An Intro to Kubernetes Hardening.

Noah
8 min readJan 6, 2024

The adoption of Kubernetes has demonstrated impressive growth over recent years, with 96% of organisations using or evaluating its use. As Kubernetes continues to evolve as the go-to container orchestrator, an understanding of its security implications becomes crucial.

This article explores the 2022 Kubernetes Hardening Guide published by the NSA and CISA.

Pod Security.

Pods are the fundamental component of Kubernetes, consisting of containers, and are generally the first step in an attacker’s initial access to the Kubernetes cluster. Aside from improving the security of the hosted application, a number of steps should be taken to improve the security of pods more generally.

Image Security. Generally, container images are built on top of existing ones. As a result, a whole variety of software may be available on the container — each with their own potential vulnerabilities. Instead, pod images built from scratch which only provide exactly the software required minimises the risk of initial- and post-exploitation.

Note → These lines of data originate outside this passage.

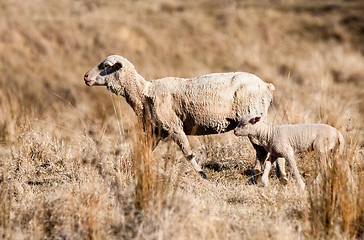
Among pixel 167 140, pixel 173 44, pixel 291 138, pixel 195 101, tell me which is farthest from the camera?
pixel 173 44

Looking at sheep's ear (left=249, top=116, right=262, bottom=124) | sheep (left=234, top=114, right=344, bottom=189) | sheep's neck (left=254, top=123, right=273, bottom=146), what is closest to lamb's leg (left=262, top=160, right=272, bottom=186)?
sheep (left=234, top=114, right=344, bottom=189)

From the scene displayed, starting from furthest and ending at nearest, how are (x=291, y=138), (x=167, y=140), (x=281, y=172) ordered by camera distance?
1. (x=167, y=140)
2. (x=281, y=172)
3. (x=291, y=138)

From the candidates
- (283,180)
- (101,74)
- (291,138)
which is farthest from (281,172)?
(101,74)

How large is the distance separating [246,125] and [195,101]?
74cm

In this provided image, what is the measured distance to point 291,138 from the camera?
502 centimetres

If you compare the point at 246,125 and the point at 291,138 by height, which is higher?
the point at 246,125

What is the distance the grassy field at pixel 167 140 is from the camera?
12.7ft

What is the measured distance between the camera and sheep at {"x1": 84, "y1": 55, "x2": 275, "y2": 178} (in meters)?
5.33

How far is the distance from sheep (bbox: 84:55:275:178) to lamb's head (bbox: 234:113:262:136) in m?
0.29

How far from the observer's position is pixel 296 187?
488 cm

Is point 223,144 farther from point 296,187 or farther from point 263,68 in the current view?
point 263,68

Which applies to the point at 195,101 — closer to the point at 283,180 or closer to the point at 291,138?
the point at 291,138

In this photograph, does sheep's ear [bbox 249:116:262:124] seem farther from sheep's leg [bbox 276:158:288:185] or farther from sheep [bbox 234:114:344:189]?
sheep's leg [bbox 276:158:288:185]

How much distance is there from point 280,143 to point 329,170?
111cm
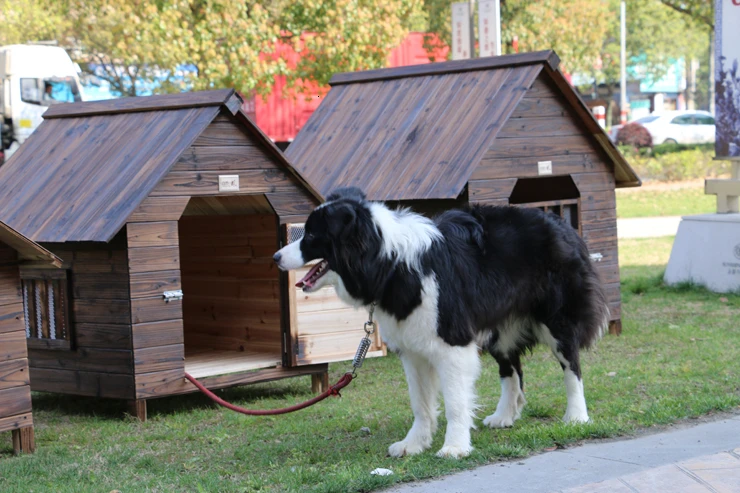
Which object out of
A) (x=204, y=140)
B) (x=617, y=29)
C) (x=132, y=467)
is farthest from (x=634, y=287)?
(x=617, y=29)

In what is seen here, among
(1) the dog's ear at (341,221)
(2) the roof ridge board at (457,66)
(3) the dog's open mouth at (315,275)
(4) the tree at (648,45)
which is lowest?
(3) the dog's open mouth at (315,275)

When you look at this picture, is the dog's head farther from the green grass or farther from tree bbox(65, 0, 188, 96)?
the green grass

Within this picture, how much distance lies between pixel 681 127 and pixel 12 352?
133ft

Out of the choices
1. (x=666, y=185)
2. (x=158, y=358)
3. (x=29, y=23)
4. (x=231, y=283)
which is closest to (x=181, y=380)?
(x=158, y=358)

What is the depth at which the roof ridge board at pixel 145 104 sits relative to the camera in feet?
26.4

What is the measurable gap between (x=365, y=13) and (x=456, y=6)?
8.00 feet

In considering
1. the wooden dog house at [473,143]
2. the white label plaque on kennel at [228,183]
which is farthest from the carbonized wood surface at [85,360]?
the wooden dog house at [473,143]

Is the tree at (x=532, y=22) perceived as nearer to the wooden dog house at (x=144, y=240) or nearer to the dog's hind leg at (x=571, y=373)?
the wooden dog house at (x=144, y=240)

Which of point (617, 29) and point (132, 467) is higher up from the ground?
point (617, 29)

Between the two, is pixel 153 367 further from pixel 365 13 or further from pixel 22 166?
pixel 365 13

On top of this, image scanners play an important role in checking image software for vulnerabilities. These can be implemented with an admission controller, such as Trivy-Enforcer, to verify the images of all pods created. They may be mutating, where the pod specification (or Kubernetes object more generally) is modified before creation, or validating where creation requests are simply denied or accepted.

Validating Admission Controller for Image Scanning

Security Context. A pod’s security context can control a number of security features such as read-only file systems, runtime privileges, controlled privilege escalation, SELinux, Capabilities, seccomp and AppArmor.

Seccomp & App Armor. Linux kernel modules such as Seccomp and AppArmor enable Mandatory Access Control (MAC), as opposed to the default Discretionary Access Control (DAC) of Linux. These can enable fine-grained control over system calls and file access.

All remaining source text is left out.